The basement darkness pressed down on Zara like a physical weight. She'd wedged herself into a corner where the damp stone walls met, knees pulled tight to her chest, arms locked around her legs trying to hold onto any warmth she could find. Her breathing bounced off the hard surfaces, each echo reminding her she was completely alone down here.

It had been over twenty-four hours now. Her body still ached from where her mother had hit her, and the hunger had moved past sharp pangs into this dull, constant throb that made her head feel floaty and disconnected.

She was fourteen. Just fourteen. But the last few days had aged her in ways she couldn't explain.

The cold cut right through her thin nightgown, making her shiver so hard her teeth chattered. She tried to stay still but movement felt dangerous, like it might draw attention from upstairs. In the silence, her mind kept circling back to Gad's hands on her shoulders. That sickly-sweet whiskey smell on his breath when he'd cornered her in her bedroom. Her stomach twisted at the memory, and she pressed her forehead against her knees, trying to make it all disappear.

When it first happened, she'd run to her mother. Of course she had. That's what you do, right? You tell your mom when something's wrong, when someone hurts you. She'd actually believed Ava would protect her.

Instead, her mother's face had transformed into something Zara didn't recognize. Those carefully composed features (the ones Ava maintained so perfectly for their wealthy friends and social circles) twisted with cold fury.

"You're lying." Her mother's voice had cut like glass. "Gad would never do that. You're just trying to cause trouble. Trying to ruin everything we've built."

The slap came so fast Zara didn't see it coming. Her cheek exploded with pain, and before she could even process it, Ava's fingers dug into her arm hard enough to leave bruises. She was dragged down the stairs and shoved into the basement darkness. The door slammed. The lock clicked.

That was yesterday morning. No one had checked on her since. Not even to give her water.

When pale dawn light finally crept through the small, grimy window near the ceiling, Zara couldn't stay curled up anymore.

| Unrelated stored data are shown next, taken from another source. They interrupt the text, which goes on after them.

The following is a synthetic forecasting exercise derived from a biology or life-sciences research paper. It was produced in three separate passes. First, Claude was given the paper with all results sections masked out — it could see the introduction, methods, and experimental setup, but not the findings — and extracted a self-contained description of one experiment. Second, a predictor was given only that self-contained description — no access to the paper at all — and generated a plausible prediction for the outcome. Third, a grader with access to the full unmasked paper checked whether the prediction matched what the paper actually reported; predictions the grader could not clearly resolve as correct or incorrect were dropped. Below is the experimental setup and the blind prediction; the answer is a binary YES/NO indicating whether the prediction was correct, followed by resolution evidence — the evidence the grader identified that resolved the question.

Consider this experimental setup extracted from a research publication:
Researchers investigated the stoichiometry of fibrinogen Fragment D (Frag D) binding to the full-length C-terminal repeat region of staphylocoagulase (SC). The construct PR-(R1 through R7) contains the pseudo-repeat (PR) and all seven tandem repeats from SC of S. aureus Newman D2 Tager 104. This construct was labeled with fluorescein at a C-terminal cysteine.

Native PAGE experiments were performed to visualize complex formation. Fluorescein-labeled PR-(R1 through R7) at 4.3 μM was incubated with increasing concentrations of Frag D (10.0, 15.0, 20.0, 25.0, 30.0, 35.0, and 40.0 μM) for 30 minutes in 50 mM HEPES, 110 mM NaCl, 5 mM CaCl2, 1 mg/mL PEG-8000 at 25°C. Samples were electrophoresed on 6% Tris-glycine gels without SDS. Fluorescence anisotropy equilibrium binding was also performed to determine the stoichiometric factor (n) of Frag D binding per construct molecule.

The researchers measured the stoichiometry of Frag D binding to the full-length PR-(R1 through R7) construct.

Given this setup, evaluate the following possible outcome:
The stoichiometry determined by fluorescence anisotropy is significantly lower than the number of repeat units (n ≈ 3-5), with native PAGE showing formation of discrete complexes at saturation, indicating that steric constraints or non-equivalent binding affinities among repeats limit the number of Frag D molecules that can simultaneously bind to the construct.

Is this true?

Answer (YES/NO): YES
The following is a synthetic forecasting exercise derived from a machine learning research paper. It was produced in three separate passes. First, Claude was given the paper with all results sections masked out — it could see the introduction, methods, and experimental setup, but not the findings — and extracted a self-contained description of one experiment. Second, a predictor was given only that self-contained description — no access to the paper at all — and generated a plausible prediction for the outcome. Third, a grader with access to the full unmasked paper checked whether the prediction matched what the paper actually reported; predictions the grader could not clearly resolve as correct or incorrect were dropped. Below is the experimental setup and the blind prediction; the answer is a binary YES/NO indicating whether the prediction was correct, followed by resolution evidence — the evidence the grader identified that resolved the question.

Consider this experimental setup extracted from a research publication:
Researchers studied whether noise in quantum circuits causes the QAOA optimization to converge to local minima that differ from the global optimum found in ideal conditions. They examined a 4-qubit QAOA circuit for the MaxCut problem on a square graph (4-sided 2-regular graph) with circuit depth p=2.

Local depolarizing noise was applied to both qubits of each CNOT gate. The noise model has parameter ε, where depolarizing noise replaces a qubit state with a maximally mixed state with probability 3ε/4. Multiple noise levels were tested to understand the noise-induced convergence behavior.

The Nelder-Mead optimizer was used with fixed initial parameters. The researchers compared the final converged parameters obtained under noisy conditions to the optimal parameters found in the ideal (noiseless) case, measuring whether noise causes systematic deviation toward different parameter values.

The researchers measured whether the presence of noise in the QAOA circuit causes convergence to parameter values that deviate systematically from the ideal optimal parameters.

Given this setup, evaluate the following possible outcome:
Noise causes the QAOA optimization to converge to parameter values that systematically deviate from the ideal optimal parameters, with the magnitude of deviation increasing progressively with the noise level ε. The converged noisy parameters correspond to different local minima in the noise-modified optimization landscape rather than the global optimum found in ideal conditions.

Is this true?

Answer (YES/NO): YES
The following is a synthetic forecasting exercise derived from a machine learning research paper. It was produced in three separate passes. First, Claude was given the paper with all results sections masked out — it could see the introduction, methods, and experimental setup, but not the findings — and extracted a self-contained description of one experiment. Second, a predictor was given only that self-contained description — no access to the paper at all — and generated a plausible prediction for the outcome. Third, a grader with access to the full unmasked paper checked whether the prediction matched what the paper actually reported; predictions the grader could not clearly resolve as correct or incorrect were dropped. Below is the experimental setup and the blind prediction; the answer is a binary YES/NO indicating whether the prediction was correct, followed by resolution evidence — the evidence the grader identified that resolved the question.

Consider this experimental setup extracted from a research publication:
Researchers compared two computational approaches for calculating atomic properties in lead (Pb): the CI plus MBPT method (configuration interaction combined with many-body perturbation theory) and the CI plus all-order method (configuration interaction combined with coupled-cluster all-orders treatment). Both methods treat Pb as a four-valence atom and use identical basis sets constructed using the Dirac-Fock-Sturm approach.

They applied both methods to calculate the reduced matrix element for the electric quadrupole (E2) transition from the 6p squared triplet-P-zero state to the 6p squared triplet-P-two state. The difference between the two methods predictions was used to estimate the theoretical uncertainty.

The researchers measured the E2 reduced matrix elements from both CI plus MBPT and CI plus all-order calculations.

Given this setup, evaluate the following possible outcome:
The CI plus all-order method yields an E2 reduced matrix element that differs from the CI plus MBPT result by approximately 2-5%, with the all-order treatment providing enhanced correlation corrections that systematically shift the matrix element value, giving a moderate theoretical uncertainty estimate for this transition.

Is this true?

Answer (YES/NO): NO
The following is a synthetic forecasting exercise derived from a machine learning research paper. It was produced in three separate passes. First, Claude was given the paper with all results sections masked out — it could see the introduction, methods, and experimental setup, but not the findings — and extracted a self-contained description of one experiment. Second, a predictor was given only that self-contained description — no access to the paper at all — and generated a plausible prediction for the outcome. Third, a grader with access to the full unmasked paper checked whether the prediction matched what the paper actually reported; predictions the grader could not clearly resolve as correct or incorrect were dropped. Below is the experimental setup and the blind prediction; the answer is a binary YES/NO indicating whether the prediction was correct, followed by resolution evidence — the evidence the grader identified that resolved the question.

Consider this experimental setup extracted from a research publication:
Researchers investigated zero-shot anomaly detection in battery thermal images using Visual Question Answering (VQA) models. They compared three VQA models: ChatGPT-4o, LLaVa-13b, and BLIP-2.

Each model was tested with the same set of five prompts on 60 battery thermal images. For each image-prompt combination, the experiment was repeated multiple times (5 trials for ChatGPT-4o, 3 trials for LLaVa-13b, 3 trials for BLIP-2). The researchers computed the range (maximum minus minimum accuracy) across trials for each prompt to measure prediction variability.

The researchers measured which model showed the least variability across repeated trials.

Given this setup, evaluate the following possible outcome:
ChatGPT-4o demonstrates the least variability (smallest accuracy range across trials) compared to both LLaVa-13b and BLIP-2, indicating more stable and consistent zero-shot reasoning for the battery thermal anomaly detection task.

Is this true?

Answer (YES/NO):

Her muscles screamed as she forced herself to stand on the freezing concrete. She had to move or she'd lose it completely.

She started pacing, trailing her fingers along dusty furniture and old boxes stacked against the walls like forgotten pieces of their family history. Her bare feet made no sound on the cold floor as she wandered through the shadows, searching for... what? Hope? Distraction? Anything?

Her hand was running along the base of the wall when her fingers caught on something different. Not rough stone or smooth wood, something else. She knelt down, squinting in the weak light at a gap between two old floorboards. Something small and rectangular was tucked inside.

Her heart started pounding as she pried it loose with her fingernails. A USB drive. Dust-covered, like it had been hidden there for years.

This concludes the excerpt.